- **Listing**:
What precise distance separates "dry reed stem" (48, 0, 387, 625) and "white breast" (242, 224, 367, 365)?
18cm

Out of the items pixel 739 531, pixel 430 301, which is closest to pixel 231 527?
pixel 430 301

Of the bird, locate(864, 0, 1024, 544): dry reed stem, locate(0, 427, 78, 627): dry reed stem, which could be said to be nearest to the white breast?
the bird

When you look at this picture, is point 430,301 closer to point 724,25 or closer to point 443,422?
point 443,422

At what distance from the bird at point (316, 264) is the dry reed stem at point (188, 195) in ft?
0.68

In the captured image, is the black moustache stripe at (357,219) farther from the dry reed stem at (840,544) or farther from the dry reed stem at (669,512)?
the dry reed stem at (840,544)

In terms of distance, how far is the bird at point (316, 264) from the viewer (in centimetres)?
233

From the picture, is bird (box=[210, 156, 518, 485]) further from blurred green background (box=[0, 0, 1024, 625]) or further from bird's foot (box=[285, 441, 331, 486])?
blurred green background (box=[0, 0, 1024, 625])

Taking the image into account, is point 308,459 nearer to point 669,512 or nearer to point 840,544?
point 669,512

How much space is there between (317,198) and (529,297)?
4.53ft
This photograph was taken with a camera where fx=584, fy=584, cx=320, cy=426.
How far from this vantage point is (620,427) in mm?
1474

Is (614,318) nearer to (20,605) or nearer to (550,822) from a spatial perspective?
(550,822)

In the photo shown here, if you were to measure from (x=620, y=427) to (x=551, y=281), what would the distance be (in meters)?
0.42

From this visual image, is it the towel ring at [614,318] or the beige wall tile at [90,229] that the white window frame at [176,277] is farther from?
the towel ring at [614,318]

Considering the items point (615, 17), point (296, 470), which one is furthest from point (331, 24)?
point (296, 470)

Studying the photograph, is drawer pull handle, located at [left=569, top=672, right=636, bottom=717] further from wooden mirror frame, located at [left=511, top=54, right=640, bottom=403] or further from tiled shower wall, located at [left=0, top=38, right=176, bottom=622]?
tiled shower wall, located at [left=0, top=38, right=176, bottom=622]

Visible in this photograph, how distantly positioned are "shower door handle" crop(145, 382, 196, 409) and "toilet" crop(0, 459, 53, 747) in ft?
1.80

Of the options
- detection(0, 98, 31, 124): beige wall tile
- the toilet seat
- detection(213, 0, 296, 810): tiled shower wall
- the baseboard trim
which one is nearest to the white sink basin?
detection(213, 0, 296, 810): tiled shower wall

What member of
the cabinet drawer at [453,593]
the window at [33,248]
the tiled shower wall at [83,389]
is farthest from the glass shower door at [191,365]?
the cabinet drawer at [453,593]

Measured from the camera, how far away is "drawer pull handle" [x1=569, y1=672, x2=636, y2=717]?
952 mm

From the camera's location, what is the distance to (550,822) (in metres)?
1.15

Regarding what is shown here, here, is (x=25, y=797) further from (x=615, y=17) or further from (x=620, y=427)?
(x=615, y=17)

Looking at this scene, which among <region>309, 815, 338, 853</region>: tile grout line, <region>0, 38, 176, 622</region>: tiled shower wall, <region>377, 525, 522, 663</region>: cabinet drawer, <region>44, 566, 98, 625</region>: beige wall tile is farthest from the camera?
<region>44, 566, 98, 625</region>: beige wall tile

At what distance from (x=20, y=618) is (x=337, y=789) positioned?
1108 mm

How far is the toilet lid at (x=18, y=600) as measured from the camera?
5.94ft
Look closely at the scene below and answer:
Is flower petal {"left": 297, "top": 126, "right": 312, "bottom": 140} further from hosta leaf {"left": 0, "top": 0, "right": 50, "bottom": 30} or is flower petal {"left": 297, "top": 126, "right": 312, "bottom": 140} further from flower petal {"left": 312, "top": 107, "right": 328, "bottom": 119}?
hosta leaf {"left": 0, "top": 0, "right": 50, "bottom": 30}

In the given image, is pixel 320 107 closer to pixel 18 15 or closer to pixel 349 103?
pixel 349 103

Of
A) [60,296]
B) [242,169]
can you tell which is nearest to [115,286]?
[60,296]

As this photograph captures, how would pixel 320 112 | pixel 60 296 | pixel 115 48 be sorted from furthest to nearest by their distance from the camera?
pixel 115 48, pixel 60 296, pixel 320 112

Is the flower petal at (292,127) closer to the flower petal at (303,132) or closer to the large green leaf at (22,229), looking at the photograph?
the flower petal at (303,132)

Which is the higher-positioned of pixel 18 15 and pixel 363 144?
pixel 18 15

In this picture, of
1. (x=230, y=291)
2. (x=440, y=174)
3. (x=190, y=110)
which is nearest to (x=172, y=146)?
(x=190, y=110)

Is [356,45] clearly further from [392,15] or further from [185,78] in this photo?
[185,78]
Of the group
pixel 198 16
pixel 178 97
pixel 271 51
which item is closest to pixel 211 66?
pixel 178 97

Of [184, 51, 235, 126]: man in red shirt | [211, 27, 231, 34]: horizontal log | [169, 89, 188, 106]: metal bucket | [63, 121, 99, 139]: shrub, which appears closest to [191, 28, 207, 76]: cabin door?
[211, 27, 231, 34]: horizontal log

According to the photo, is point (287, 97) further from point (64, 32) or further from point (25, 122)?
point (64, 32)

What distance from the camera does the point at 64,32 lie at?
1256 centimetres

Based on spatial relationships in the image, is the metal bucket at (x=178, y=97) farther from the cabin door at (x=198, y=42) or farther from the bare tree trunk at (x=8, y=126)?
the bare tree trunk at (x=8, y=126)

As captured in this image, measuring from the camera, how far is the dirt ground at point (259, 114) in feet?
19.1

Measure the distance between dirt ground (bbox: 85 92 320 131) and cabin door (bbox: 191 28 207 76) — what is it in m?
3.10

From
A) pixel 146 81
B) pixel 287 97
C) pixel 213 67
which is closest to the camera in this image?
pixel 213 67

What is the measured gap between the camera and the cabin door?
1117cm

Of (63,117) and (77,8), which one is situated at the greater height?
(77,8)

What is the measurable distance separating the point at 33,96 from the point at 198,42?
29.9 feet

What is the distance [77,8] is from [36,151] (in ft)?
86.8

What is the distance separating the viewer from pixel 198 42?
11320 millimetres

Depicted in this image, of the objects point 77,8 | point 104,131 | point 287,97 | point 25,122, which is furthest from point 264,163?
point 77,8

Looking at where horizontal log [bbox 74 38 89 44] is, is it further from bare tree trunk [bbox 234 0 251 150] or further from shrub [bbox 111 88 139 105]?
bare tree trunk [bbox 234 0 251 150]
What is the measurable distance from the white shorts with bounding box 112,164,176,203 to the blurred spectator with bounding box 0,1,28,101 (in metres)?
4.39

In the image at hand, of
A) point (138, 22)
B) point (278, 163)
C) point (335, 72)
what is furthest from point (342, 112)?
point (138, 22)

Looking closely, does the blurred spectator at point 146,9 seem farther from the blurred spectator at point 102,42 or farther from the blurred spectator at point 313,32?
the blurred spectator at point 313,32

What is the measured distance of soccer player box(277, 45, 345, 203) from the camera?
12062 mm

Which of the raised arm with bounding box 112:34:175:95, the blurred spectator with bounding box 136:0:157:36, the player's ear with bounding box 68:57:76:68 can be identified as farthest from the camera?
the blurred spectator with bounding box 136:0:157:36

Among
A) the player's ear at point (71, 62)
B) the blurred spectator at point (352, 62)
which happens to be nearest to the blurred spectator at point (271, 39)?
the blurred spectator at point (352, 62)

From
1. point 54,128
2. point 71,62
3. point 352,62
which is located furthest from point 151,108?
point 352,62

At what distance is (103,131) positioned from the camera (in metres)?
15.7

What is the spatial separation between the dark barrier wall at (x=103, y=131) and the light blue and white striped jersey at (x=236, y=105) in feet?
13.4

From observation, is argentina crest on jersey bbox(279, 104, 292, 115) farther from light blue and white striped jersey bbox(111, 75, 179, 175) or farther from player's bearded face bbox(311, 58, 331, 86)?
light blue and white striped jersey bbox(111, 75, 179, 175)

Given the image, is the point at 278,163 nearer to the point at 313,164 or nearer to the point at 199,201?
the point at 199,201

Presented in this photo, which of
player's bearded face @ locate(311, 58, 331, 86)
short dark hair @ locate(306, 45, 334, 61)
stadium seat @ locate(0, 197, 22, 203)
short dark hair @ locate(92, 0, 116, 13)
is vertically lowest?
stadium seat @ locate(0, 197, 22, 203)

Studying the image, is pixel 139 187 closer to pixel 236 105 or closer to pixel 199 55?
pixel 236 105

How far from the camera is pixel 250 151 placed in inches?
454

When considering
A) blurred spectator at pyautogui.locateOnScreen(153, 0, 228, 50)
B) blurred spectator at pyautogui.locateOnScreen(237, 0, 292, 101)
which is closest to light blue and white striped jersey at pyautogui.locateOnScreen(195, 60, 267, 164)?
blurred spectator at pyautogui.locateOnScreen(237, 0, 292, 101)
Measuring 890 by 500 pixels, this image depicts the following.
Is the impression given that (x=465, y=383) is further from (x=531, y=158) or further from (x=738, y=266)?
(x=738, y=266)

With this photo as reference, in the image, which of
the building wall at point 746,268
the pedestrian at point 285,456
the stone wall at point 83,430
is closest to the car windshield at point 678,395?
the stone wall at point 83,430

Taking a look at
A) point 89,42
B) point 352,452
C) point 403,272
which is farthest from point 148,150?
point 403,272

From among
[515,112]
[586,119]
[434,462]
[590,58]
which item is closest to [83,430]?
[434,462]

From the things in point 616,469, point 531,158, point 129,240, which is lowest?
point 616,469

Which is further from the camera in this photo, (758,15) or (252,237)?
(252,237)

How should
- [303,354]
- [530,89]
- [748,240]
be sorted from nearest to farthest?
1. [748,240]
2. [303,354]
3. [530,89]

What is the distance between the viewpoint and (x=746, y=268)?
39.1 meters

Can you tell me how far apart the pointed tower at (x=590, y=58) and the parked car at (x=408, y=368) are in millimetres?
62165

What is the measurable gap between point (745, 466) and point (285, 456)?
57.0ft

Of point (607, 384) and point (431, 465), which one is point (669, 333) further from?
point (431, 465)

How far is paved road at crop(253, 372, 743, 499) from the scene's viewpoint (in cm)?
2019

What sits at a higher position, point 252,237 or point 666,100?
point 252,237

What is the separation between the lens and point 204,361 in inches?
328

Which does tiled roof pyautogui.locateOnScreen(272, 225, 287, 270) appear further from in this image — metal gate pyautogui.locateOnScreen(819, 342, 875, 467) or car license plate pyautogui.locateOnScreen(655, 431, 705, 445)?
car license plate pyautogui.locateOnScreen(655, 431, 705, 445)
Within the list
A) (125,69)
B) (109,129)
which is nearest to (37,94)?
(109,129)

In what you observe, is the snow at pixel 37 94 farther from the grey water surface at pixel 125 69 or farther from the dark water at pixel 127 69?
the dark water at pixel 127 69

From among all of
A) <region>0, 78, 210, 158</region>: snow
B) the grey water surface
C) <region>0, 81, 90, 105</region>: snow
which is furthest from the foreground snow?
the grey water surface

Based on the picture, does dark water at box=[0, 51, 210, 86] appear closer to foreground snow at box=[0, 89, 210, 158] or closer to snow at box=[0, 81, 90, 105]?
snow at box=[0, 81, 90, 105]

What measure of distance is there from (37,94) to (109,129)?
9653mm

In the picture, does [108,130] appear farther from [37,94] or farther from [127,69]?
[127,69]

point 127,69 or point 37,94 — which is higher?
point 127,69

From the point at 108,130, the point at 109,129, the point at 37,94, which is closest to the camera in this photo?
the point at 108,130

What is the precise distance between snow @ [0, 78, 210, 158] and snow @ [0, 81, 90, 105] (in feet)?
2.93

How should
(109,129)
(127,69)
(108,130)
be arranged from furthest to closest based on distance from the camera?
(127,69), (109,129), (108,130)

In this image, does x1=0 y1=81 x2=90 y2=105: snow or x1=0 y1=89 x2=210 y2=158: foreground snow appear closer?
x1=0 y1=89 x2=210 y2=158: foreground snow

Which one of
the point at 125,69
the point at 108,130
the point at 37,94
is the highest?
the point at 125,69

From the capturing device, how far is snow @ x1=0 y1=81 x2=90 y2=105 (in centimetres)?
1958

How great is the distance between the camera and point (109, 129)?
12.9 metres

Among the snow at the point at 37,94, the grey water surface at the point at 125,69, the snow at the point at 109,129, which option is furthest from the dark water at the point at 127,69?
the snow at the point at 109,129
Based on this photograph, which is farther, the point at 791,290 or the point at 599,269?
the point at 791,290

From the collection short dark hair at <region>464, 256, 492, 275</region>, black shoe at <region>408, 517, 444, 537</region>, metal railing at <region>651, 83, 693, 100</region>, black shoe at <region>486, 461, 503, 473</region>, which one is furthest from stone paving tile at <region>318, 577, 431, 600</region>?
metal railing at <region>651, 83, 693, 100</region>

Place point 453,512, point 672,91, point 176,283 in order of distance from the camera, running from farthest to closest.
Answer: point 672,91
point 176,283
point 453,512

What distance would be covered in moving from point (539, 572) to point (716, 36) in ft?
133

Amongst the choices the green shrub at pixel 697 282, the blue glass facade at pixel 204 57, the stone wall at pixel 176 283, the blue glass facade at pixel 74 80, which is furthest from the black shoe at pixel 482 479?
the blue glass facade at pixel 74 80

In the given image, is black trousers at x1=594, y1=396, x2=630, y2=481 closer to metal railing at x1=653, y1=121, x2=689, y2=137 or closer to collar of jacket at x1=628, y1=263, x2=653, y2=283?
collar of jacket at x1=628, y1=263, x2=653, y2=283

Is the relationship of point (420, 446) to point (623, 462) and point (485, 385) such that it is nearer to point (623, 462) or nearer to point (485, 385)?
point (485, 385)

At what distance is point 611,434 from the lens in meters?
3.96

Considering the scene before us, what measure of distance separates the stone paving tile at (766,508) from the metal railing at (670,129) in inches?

- **Task objective**: Every line from the one containing "In the given image, is black" through the end of the data must be repeated exactly, and no other line.

- **Written reply**:
In the given image, is black trousers at x1=594, y1=396, x2=630, y2=481 closer to metal railing at x1=653, y1=121, x2=689, y2=137 or closer to collar of jacket at x1=628, y1=263, x2=653, y2=283?
collar of jacket at x1=628, y1=263, x2=653, y2=283

Is the relationship of point (420, 446) to point (623, 462) and point (485, 385) such that it is nearer to point (623, 462) or nearer to point (485, 385)?
point (485, 385)

At what distance is point 611,434 from the lens in meters?
3.96

Considering the scene before us, what measure of distance separates the stone paving tile at (766,508) from the metal railing at (670,129) in inches?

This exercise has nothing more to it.